Even though the US domestic economy looks like it is slowing down, many larger mega-cap companies can now be thought of as truly global organizations who happen to be head quartered in the United States, and fundamentals in global markets remain strong. At the same time, economists see the Federal Reserve lowering rates in the Fall to ease possible job market woes. An easing of US interest rates will only serve to support this bull market.
But all good things must eventually come to an end. The BRIC countries are still on fire, especially China (NYSEARCA:FXI), and I still wonder how things will play out when the business cycle eventually ends in these countries. While the BRIC nations have done well so far and are taking advantage of their potential, obstacles still remain with their political environment, which on aggregate is far from open and democratic. A proper political system that allows for the free exchange of ideas and protects property rights is essential for these nations long-term well being and wealth creation. People sometimes forget this as they get caught up in the BRIC excitement. What will be the sign of a top? I don't think equities will become overvalued until more retail investors start jumping in, something that I believe is starting to slowly happen. Stock market coverage on the front page of non-business magazines and stock market headlines on major newspapers will also signal that the top is near. My instincts tell me that we have another 2-3 years before things start to get ugly, but only time will tell.

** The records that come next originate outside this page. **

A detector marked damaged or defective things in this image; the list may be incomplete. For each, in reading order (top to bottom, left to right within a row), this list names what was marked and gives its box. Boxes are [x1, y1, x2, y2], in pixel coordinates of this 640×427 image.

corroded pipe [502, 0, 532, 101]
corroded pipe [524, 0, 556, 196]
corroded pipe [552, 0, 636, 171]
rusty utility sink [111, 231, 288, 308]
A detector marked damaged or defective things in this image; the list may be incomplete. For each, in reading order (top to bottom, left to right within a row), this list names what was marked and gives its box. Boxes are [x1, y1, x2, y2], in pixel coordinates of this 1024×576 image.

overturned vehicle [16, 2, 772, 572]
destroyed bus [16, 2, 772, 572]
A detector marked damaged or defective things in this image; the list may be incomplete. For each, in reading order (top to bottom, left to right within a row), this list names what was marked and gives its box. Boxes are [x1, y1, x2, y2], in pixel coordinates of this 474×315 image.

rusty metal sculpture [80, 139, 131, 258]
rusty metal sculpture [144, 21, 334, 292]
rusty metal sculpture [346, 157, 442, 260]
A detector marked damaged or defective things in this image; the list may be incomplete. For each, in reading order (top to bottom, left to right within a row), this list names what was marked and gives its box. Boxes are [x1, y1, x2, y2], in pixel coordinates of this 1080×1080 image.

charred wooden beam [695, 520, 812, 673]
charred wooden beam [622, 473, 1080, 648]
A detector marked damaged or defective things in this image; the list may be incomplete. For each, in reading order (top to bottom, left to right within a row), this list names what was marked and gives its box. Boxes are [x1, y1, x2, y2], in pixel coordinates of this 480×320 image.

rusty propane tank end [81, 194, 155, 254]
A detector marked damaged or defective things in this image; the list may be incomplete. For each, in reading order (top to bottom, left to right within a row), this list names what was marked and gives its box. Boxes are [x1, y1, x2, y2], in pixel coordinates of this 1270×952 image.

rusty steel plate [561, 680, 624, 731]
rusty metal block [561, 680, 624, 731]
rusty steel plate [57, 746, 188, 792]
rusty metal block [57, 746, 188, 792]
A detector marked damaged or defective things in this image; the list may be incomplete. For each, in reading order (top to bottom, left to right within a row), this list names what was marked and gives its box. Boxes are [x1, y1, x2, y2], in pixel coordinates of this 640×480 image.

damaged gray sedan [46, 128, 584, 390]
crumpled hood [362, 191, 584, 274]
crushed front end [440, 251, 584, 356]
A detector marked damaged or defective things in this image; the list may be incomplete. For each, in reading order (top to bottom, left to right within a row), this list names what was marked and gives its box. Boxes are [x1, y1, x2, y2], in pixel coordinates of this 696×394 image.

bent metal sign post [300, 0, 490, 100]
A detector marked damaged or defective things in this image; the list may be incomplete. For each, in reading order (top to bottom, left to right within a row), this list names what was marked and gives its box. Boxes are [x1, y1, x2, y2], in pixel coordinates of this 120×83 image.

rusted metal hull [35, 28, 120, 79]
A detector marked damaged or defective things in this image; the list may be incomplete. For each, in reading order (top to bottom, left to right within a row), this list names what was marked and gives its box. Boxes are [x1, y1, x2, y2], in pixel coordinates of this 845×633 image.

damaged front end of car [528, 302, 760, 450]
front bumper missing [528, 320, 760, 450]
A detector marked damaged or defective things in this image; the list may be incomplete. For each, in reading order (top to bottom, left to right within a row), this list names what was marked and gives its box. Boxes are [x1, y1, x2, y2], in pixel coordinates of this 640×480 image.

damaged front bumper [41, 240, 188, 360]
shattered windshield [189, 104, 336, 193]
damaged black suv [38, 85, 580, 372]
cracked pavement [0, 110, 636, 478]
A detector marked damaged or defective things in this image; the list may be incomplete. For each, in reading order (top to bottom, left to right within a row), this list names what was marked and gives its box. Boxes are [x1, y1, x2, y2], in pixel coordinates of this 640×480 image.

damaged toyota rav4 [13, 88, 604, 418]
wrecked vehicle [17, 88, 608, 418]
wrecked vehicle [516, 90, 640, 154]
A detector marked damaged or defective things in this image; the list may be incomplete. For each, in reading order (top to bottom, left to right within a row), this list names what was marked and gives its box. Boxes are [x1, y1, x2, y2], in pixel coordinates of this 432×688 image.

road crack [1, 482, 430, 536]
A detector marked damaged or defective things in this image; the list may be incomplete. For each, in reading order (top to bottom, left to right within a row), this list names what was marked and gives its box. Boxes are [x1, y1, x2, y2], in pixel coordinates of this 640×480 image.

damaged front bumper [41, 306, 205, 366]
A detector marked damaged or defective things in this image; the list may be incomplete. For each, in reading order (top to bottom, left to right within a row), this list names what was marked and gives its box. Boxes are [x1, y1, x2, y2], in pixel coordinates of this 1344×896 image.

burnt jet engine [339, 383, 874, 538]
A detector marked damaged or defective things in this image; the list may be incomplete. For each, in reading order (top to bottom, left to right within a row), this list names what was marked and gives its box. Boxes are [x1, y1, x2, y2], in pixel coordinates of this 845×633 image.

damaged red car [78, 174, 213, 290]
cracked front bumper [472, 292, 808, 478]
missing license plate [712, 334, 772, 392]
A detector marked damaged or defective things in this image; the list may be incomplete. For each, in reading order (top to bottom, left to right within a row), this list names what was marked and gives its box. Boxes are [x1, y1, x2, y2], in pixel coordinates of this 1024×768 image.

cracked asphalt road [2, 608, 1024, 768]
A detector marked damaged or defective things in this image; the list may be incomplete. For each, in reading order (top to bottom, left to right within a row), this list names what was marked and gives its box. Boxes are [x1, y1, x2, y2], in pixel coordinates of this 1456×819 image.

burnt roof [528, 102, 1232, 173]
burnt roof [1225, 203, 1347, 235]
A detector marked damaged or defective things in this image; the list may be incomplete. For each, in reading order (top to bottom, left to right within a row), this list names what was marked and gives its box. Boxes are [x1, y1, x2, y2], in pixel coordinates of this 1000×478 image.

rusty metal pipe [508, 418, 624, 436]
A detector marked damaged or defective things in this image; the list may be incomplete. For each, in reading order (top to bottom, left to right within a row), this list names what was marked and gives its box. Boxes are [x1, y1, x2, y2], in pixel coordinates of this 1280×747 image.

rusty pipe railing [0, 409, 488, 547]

I believe the best way to position yourself in this market is to keep it simple and focus on intrinsic value first. Look to put yourself on the other side of the trade as leverage unwinds. Own low yielding assets such as the Swiss Franc (NYSEARCA:FXF) and Japanese Yen (NYSEARCA:FXY), or related interest rate products and scale into this trade as the facts continue to support this strategy. With so much leverage out there, markets will move as these positions get closed out sooner or later. Also look for off beat ideas in other potentially fast growing companies, especially the N-11 (next 11 nations as outlined in a 2005 Goldman Sachs economic paper) countries which encompass South Korea, Mexico, Pakistan, Bangladesh, Vietnam, Indonesia, Turkey, Nigeria, the Phillipines, Iran (yes, Iran), and Egypt.
Other major themes to watch for include water infrastructure (Suez (NYSE:SZE) and Veolia Environment (NYSE:VE) are my favorite plays here) as well as alternative energy (which seems tricky right now, and could be the next internet type bubble with any luck). As always remember that markets don't move because they want to, markets move because they have to.